Nevertheless, A Short History of Nearly Everything is a tremendous book and well deserving of its classic status (even if some of its science is outdated now). I recommend it highly. You’ll find a lot of arguments for Intelligent Design here, even if that wasn’t the intention.

The Stiklestad Drama

This morning, during my writing time, I committed to paper (well, screen) my conception of the Battle of Stiklestad, where King (Saint) Olaf of Norway died, in circumstances that remain contentious among historians.

Above is a video I managed to find on YouTube at last, which seemed to me worth sharing. It’s a Vlog post, not very sophisticated, describing the Vlogger’s attendance at a recent production of the Stiklestad Drama, which is performed every year in an open-air theater near the battle site (which, due to topographical changes, is impossible to precisely locate anymore). This play has been going on almost annually since 1954 (it was one of Liv Ullman’s first acting gigs). No doubt the script has changed over the years, as Norwegians become less enamored of their Christian legacy.

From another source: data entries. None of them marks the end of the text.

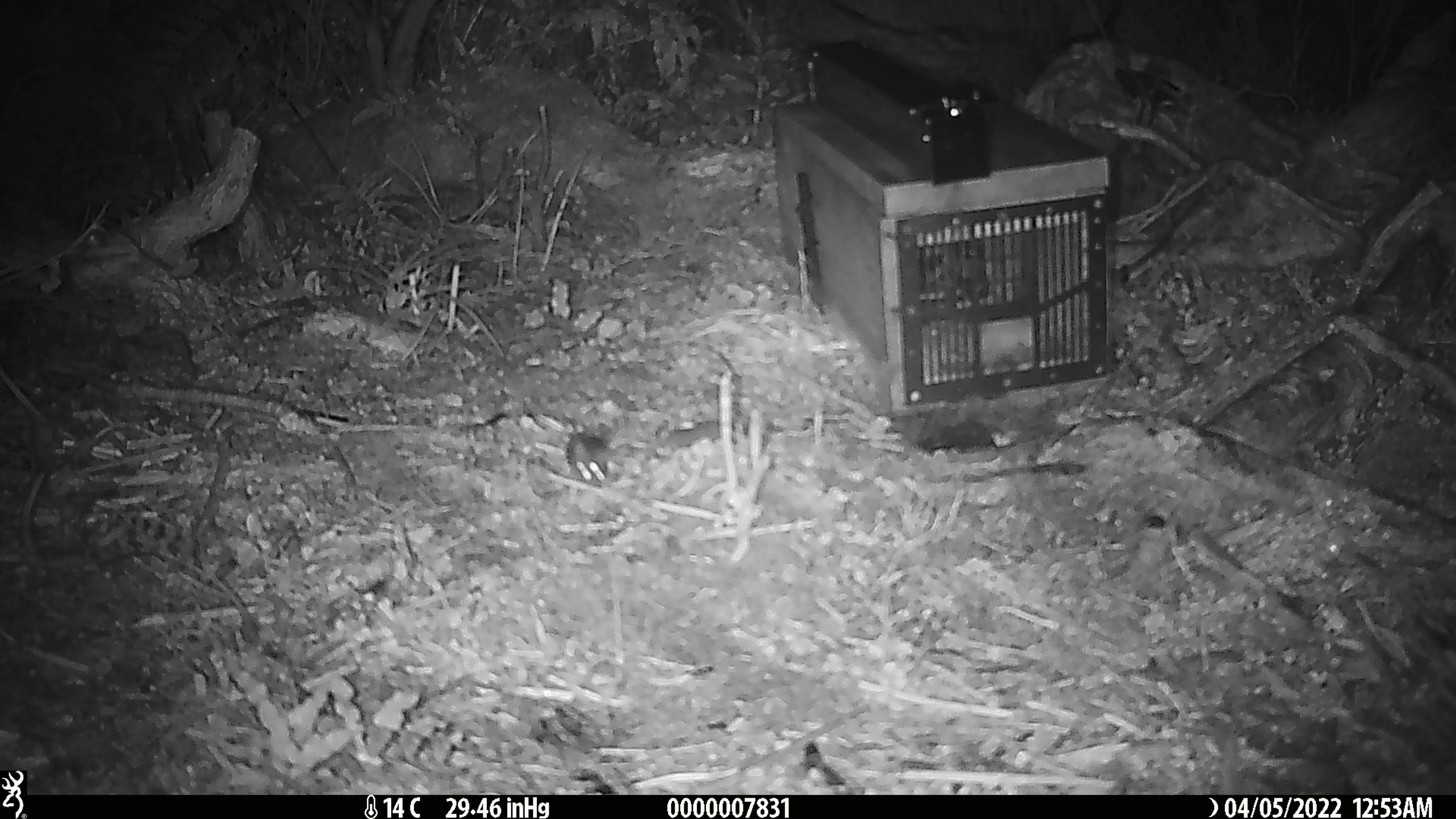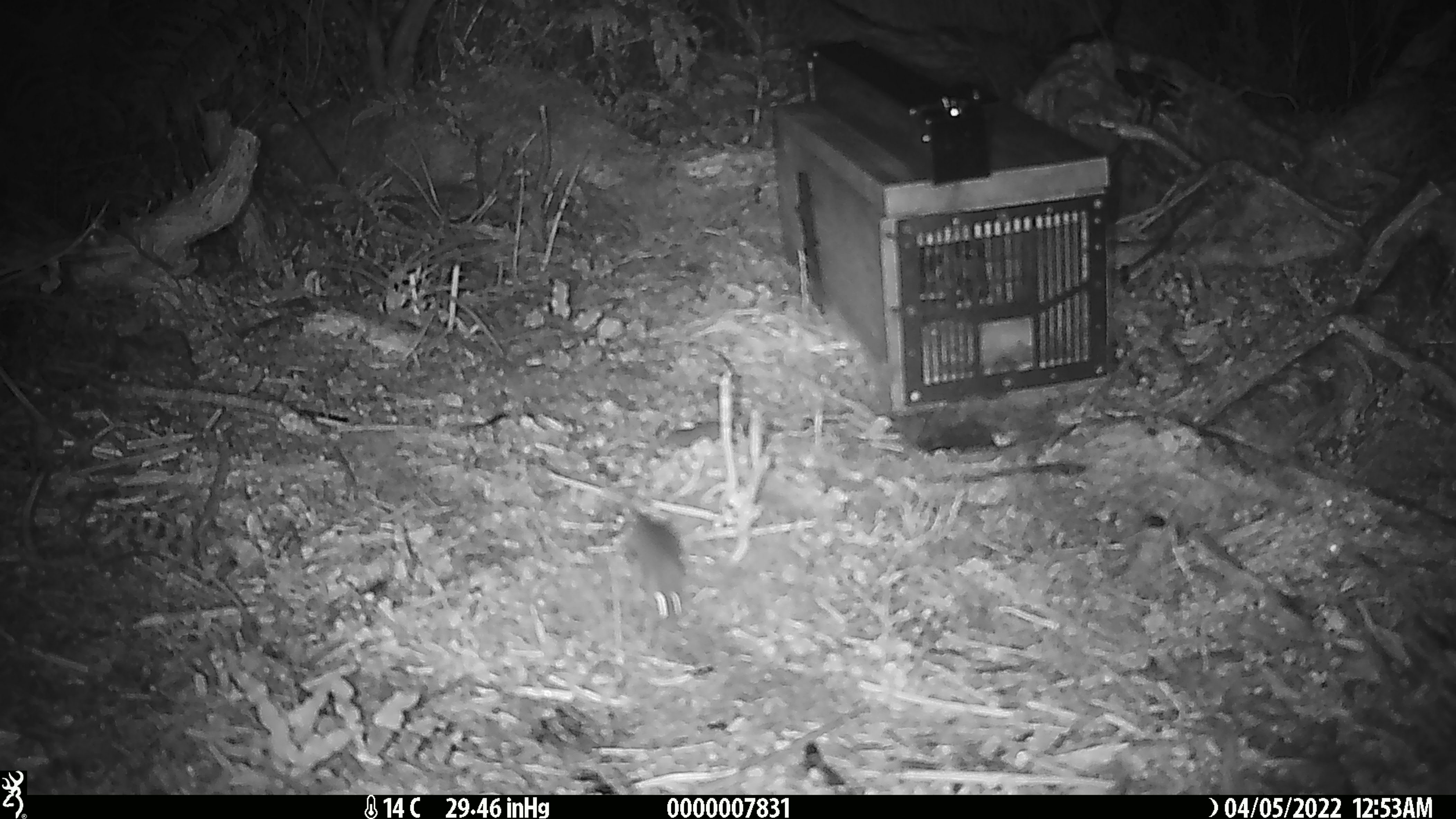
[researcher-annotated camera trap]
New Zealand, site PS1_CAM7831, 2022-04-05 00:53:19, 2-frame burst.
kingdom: Animalia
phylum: Chordata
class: Mammalia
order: Rodentia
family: Muridae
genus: Mus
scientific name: Mus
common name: mouse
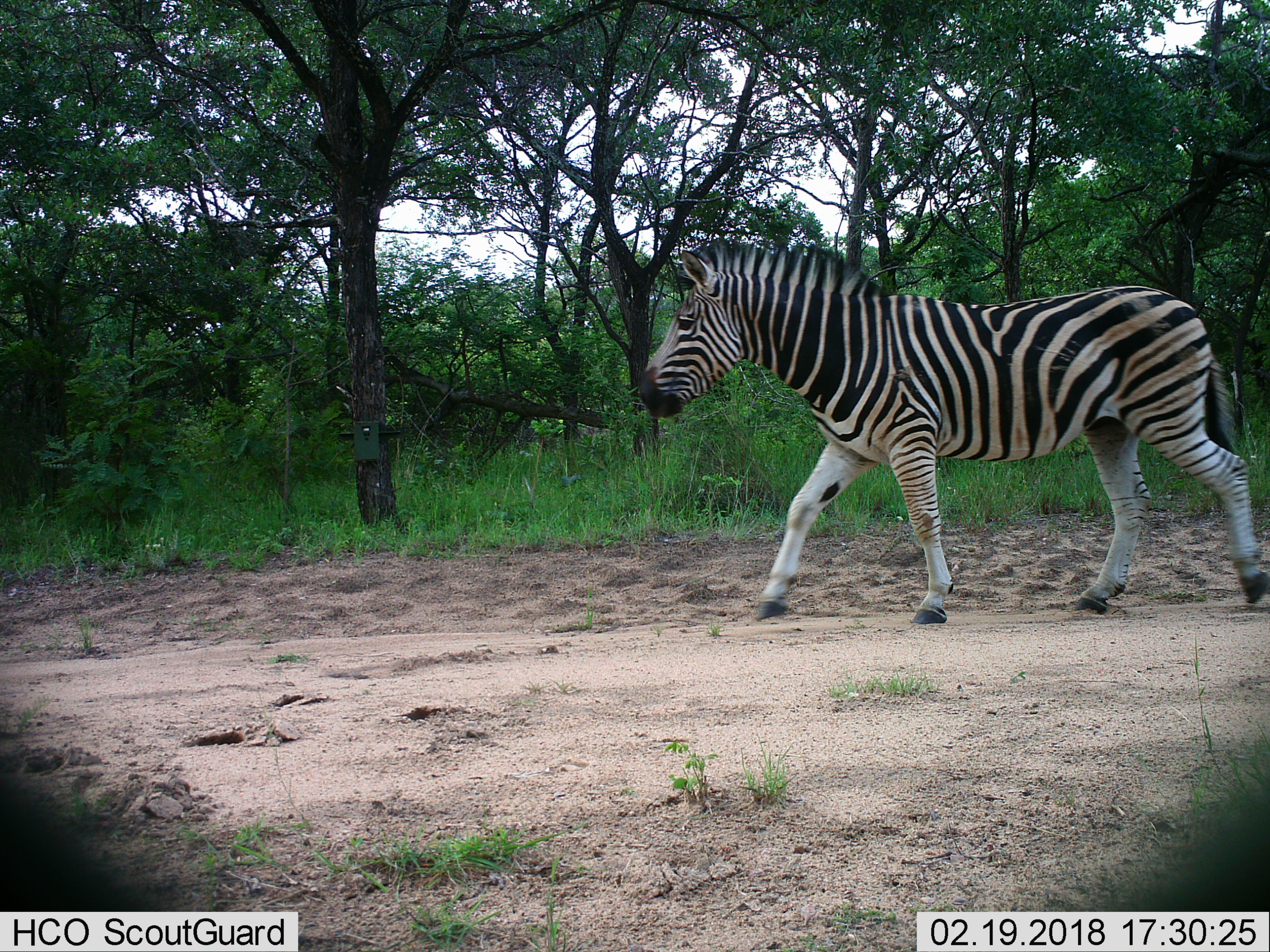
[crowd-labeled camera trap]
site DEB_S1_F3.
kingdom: Animalia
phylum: Chordata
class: Mammalia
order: Perissodactyla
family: Equidae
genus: Equus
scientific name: Equus quagga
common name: plains zebra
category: zebraplains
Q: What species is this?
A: Zebraplains (plains zebra) (Equus quagga).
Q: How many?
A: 1.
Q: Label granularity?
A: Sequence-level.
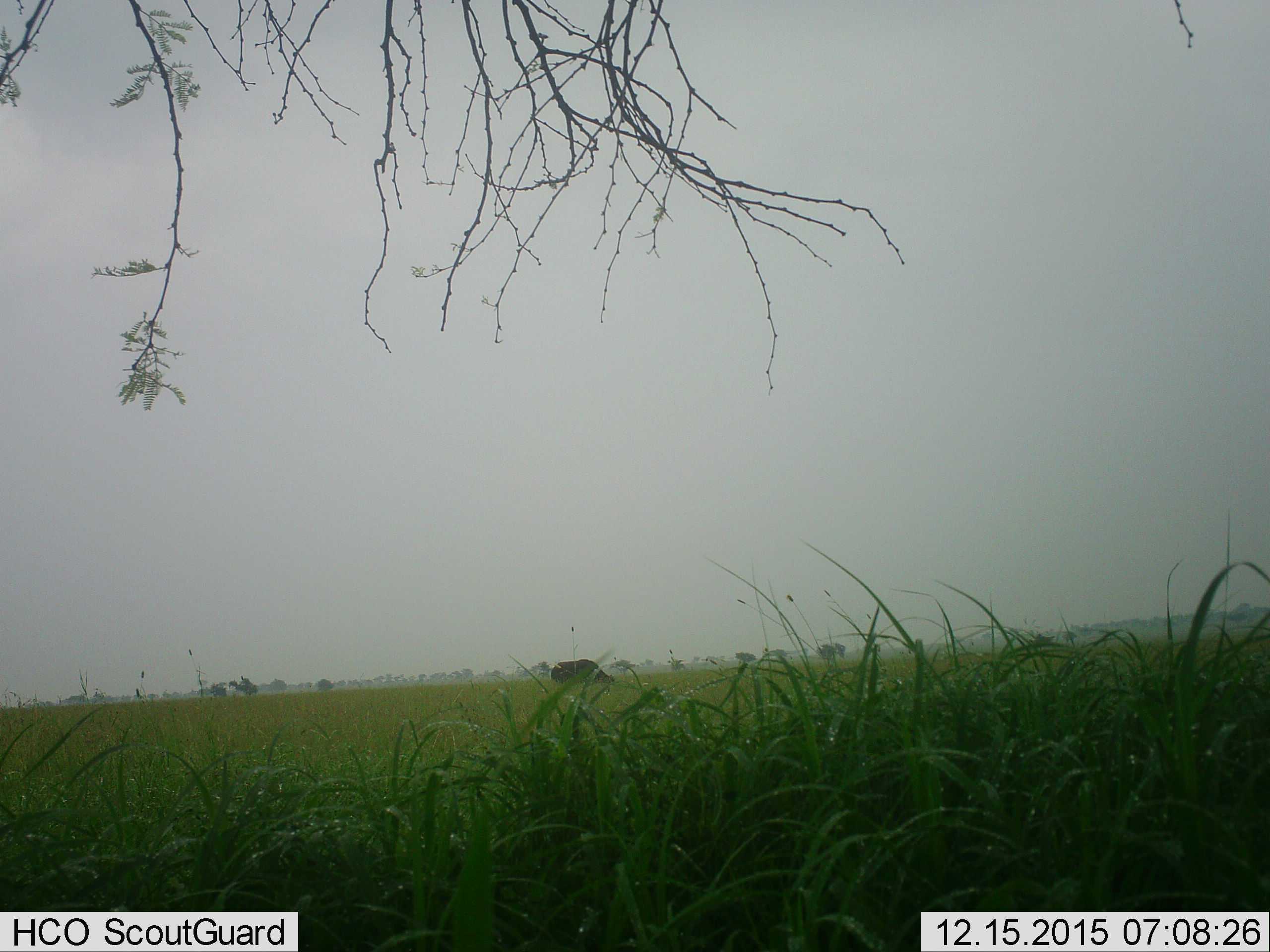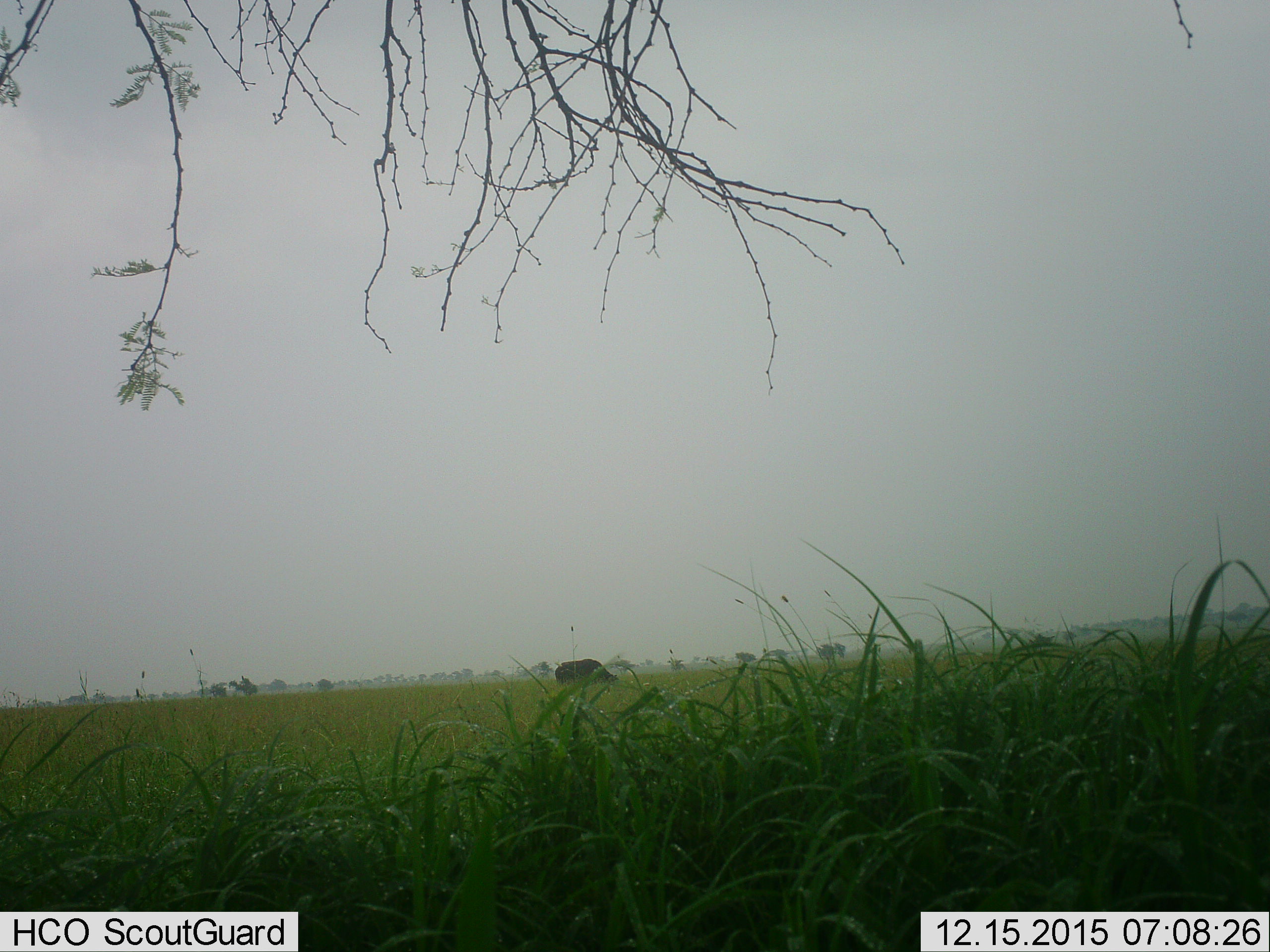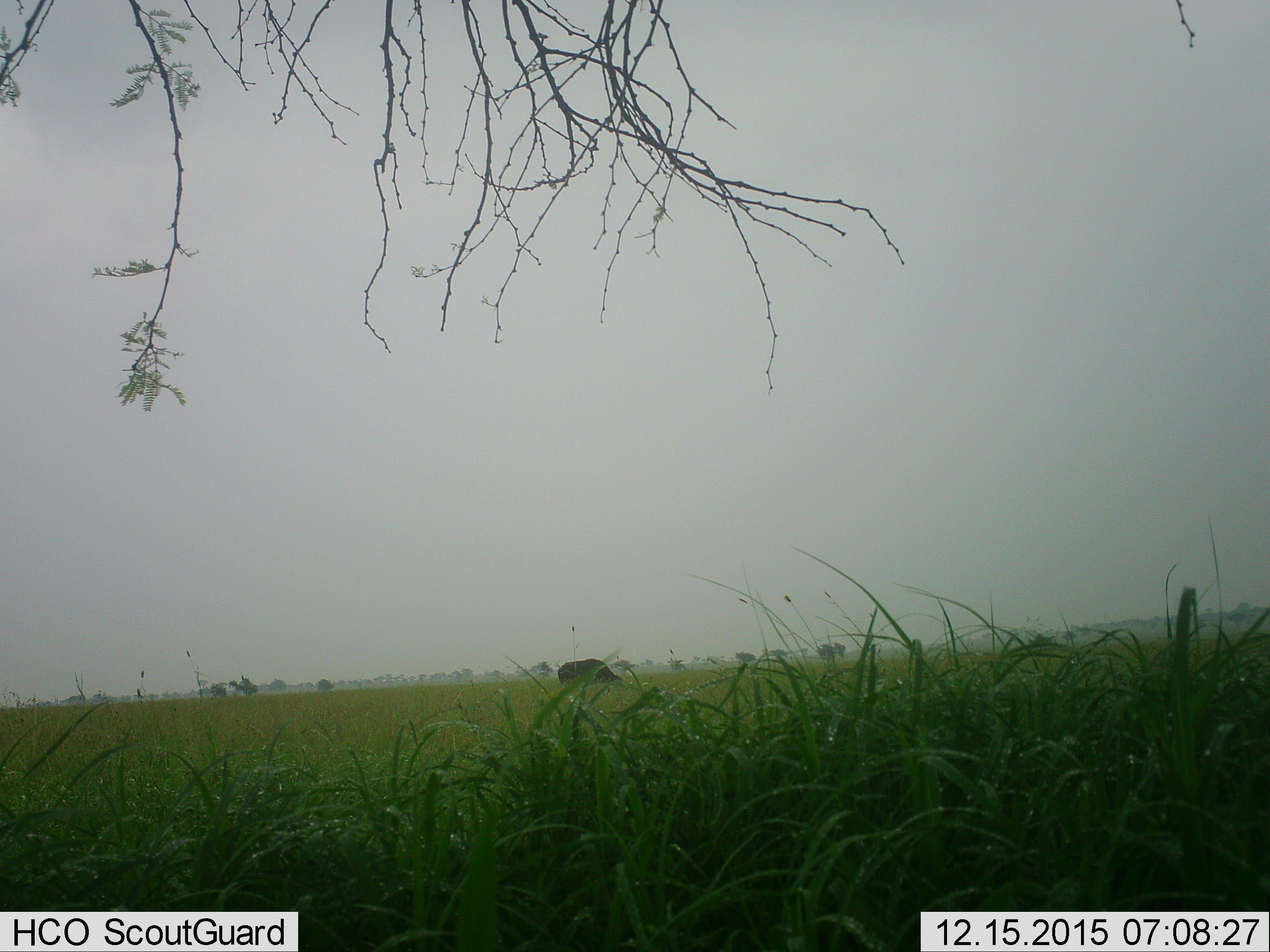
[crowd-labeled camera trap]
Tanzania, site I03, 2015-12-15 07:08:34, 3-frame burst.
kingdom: Animalia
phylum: Chordata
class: Mammalia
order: Artiodactyla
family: Bovidae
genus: Syncerus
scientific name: Syncerus caffer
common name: cape buffalo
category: buffalo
Buffalo (cape buffalo) (Syncerus caffer), count 1. Behavior (volunteer vote fractions): standing 12%, resting 0%, moving 50%, interacting 0%. Young present (vote fraction): 0%. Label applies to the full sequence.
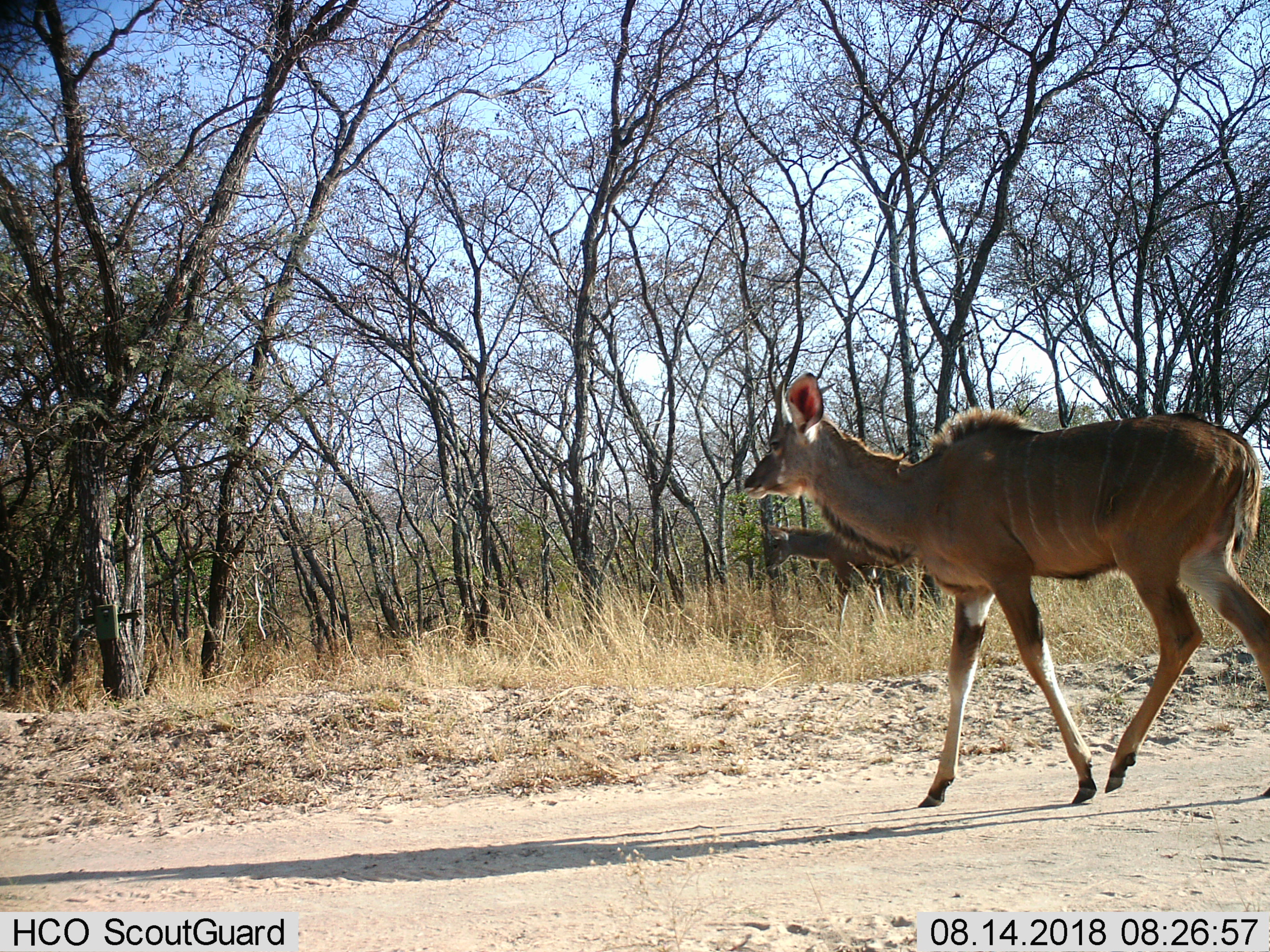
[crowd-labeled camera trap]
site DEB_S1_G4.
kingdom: Animalia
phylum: Chordata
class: Mammalia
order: Artiodactyla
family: Bovidae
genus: Tragelaphus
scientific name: Tragelaphus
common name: kudu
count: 2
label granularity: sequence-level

This appears to have been the first production after the Covid shutdown, and had the distinction of being the first time (as far as I know) that St. Olaf was portrayed without a beard. I can’t say I approve.

Also, I note that in the associated art exhibit, there’s a “tree” called the Verdenstreet (World Tree), where children are encouraged to hang prayers. This is an obvious bow to heathenism, and I can’t say I approve of that either.

But Stiklestad is on my mind (I had ancestors from the area) and I thought I’d share something about it today. Describing the battle was a surprisingly emotional experience for me, even if I’m not a great fan of Olaf. As I wrote my books, he grew in my sympathy. Also, I killed off a couple old friends (I’m not saying whom).

What’s left of writing the first draft for me is mostly mopping up, tying up loose ends. Then, of course, there follow as many revisions as it takes.